───── TEXT EXCERPT ─────

As with Linguistic Analysis, so with Positivism and Scientism, philosophy was denied the possibility of serving any socially critical function. A highly technical job was to be done: the critical evaluation of the conceptual tools at work within a culture. But this task was severed from having any but an indirect bearing upon the moral, political, social, and cultural processes of civilization. The purposes and values, the institutions and practices, of the civilization were in principle outside the scope of critical inquiry. By its very nature, and in accord with its most fundamental assumptions, that inquiry could never lead to a critical consideration of social practices and prevailing mindscapes. While the methodological claims rendered philosophy politically neutral, the substantive but hidden metaphysics subtly incorporated establishment prejudices into the core of the inquirers' doctrine. Thus, a methodological defense of the separation of fact from value, of tools from purposes, of means from ends, was joined to an implicit defense of the Status Quo. Such philosophy clearly served a triple role for the prevailing interests. First, it pre-empted the profession, making it both theoretically and practically impossible for socially critical philosophy to get a fair hearing. Second, it assisted in the critical evaluation of the conceptual tools by which the Establishment maintained and advanced its dominant position without questioning their implied mindscape or the purposes that they served. And third, it provided an ideological defense of itself and implicitly of that Establishment.

───── DATASET CONTENT ─────

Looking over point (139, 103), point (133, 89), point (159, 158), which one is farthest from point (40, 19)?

─────

▸ TASKS:
A – Which separations does the philosophy excerpt say a methodological defense was made for?
B – Do these statements agree with the philosophy excerpt? For each, answer yes or no and quote the deciding words.
(i) Under Positivism and Scientism, philosophy kept a socially critical function.
(ii) The methodological claims made philosophy politically neutral.
(iii) The purposes and values of the civilization fell within the scope of critical inquiry.

▸ EXPECTED OUTPUTS:
A –
1. Fact from value
2. Tools from purposes
3. Means from ends

B –
(i) No: "philosophy was denied the possibility of serving any socially critical function"
(ii) Yes: "the methodological claims rendered philosophy politically neutral"
(iii) No: "were in principle outside the scope of critical inquiry"